-- Stored data --
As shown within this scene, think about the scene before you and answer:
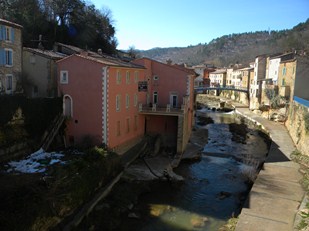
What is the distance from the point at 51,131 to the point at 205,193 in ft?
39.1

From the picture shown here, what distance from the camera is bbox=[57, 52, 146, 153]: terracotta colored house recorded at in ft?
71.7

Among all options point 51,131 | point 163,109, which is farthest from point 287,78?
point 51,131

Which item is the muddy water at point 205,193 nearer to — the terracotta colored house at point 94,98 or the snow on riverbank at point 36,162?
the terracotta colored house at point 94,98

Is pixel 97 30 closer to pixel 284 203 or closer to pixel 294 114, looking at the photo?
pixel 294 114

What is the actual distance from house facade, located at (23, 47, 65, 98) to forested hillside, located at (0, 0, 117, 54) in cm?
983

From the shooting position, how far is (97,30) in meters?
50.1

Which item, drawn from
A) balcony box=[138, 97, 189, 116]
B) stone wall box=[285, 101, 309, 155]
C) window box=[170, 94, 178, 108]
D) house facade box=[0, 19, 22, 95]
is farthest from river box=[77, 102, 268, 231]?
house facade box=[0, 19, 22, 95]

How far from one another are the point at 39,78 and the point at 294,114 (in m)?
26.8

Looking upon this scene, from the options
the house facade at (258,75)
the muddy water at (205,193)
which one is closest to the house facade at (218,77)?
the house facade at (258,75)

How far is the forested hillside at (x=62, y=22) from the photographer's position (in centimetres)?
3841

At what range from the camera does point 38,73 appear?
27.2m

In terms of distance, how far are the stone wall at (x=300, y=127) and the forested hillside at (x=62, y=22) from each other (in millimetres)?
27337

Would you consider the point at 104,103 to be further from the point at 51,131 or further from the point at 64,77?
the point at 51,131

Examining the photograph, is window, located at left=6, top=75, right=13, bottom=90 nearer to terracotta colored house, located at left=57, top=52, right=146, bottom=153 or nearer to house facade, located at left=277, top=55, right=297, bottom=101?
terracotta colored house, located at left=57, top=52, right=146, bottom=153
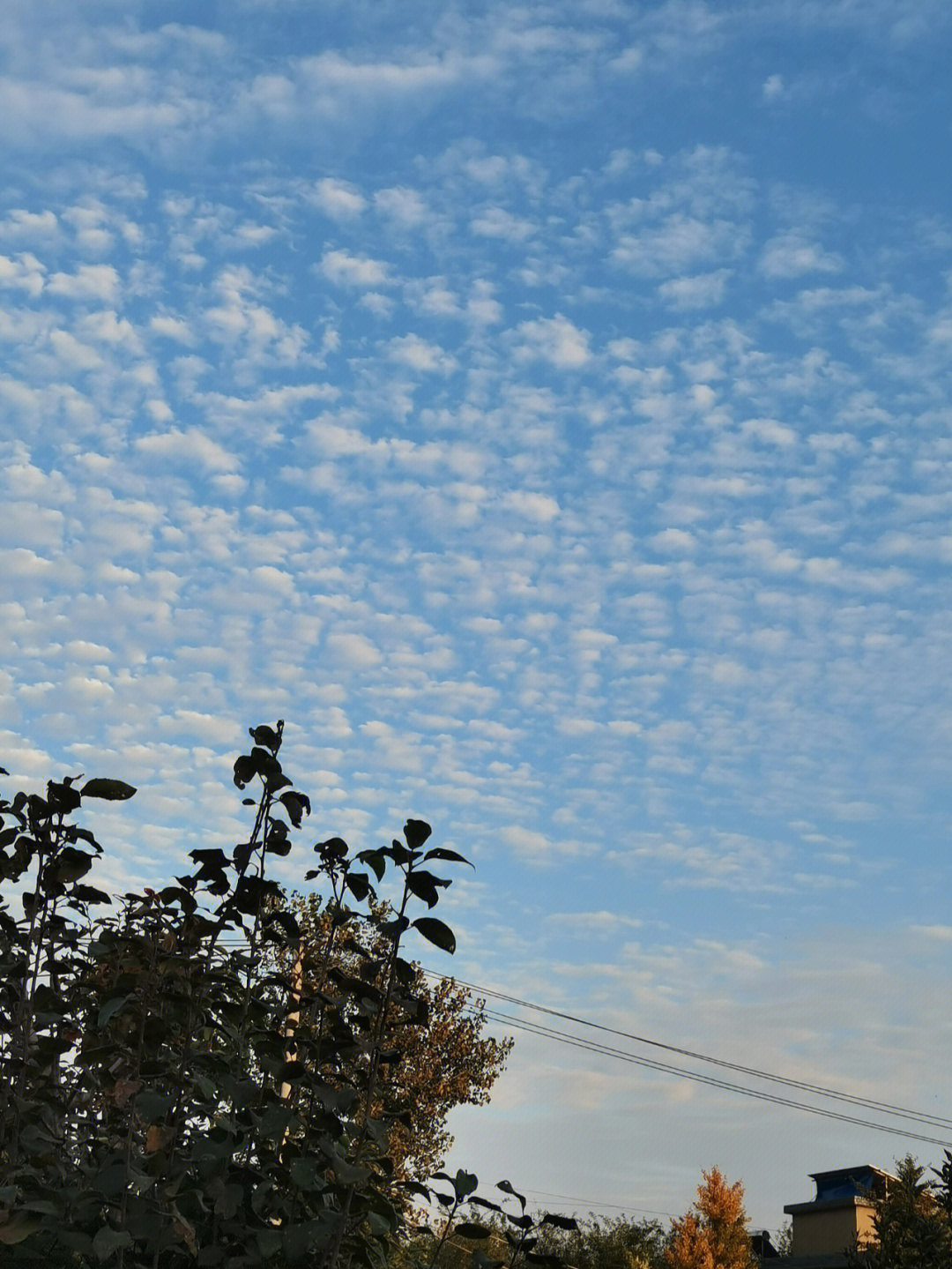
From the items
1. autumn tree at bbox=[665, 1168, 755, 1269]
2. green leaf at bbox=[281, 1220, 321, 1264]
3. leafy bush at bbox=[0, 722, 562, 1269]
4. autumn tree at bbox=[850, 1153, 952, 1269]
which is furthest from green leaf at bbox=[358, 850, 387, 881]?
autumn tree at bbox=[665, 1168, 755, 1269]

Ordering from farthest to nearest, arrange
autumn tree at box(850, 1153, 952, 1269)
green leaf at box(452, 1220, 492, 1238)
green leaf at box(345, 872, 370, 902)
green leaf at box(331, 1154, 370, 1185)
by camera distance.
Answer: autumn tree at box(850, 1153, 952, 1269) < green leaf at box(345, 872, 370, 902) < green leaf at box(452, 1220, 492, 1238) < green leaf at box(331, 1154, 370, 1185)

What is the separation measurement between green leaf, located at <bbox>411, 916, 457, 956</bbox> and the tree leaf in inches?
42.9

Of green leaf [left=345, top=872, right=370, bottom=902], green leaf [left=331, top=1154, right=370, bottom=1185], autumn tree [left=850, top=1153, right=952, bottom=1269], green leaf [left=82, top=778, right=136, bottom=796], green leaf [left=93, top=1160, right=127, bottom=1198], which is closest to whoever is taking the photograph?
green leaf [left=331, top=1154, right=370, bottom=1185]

-- Exercise directions --
Keep the pictures out of your copy, and repeat every entry above exactly.

-- Exercise response --
As shown within this scene, think about the scene before you and answer:
What is the distance from the point at 51,131 to the point at 205,193 in ft?
39.1

From the picture shown here, what distance from the camera is bbox=[57, 52, 146, 153]: terracotta colored house recorded at in ft?
71.7

Among all options point 51,131 | point 163,109, which is farthest from point 287,78?
point 51,131

Which item is the muddy water at point 205,193 nearer to — the terracotta colored house at point 94,98 or the snow on riverbank at point 36,162?
the terracotta colored house at point 94,98

Is pixel 97 30 closer to pixel 284 203 or closer to pixel 294 114, looking at the photo?
pixel 294 114

What is the actual distance from house facade, located at (23, 47, 65, 98) to forested hillside, located at (0, 0, 117, 54) in cm?
983

From the shooting position, how far is (97,30) in meters?
50.1

Which item, drawn from
A) balcony box=[138, 97, 189, 116]
B) stone wall box=[285, 101, 309, 155]
C) window box=[170, 94, 178, 108]
D) house facade box=[0, 19, 22, 95]
is farthest from river box=[77, 102, 268, 231]?
house facade box=[0, 19, 22, 95]

How far from one another are the point at 39,78 and the point at 294,114 (in m)?
26.8

Looking upon this scene, from the options
the house facade at (258,75)
the muddy water at (205,193)
which one is closest to the house facade at (218,77)?
the house facade at (258,75)

How far is the forested hillside at (x=62, y=22) from the photographer's position (in centimetres)?
3841

At what range from the camera does point 38,73 appear?
27.2m

In terms of distance, how far are the stone wall at (x=300, y=127) and the forested hillside at (x=62, y=22) from each other (in millimetres)?
27337

Would you consider the point at 104,103 to be further from the point at 51,131 or further from the point at 64,77?
the point at 51,131

Examining the photograph, is window, located at left=6, top=75, right=13, bottom=90 nearer to terracotta colored house, located at left=57, top=52, right=146, bottom=153 or nearer to house facade, located at left=277, top=55, right=297, bottom=101?
terracotta colored house, located at left=57, top=52, right=146, bottom=153
From the items
1. autumn tree at bbox=[665, 1168, 755, 1269]
2. green leaf at bbox=[281, 1220, 321, 1264]
3. leafy bush at bbox=[0, 722, 562, 1269]
4. autumn tree at bbox=[850, 1153, 952, 1269]
which is furthest from green leaf at bbox=[358, 850, 387, 881]?
autumn tree at bbox=[665, 1168, 755, 1269]

Ordering from farthest to nearest, arrange
autumn tree at box(850, 1153, 952, 1269)
green leaf at box(452, 1220, 492, 1238)
green leaf at box(345, 872, 370, 902)
green leaf at box(331, 1154, 370, 1185)
by camera distance.
Answer: autumn tree at box(850, 1153, 952, 1269) < green leaf at box(345, 872, 370, 902) < green leaf at box(452, 1220, 492, 1238) < green leaf at box(331, 1154, 370, 1185)

What is the separation measurement between green leaf, located at <bbox>411, 916, 457, 956</bbox> and the tree leaf in inches?
42.9

Of green leaf [left=345, top=872, right=370, bottom=902], green leaf [left=331, top=1154, right=370, bottom=1185], autumn tree [left=850, top=1153, right=952, bottom=1269], green leaf [left=82, top=778, right=136, bottom=796], green leaf [left=93, top=1160, right=127, bottom=1198], which is closest to whoever is taking the photograph?
green leaf [left=331, top=1154, right=370, bottom=1185]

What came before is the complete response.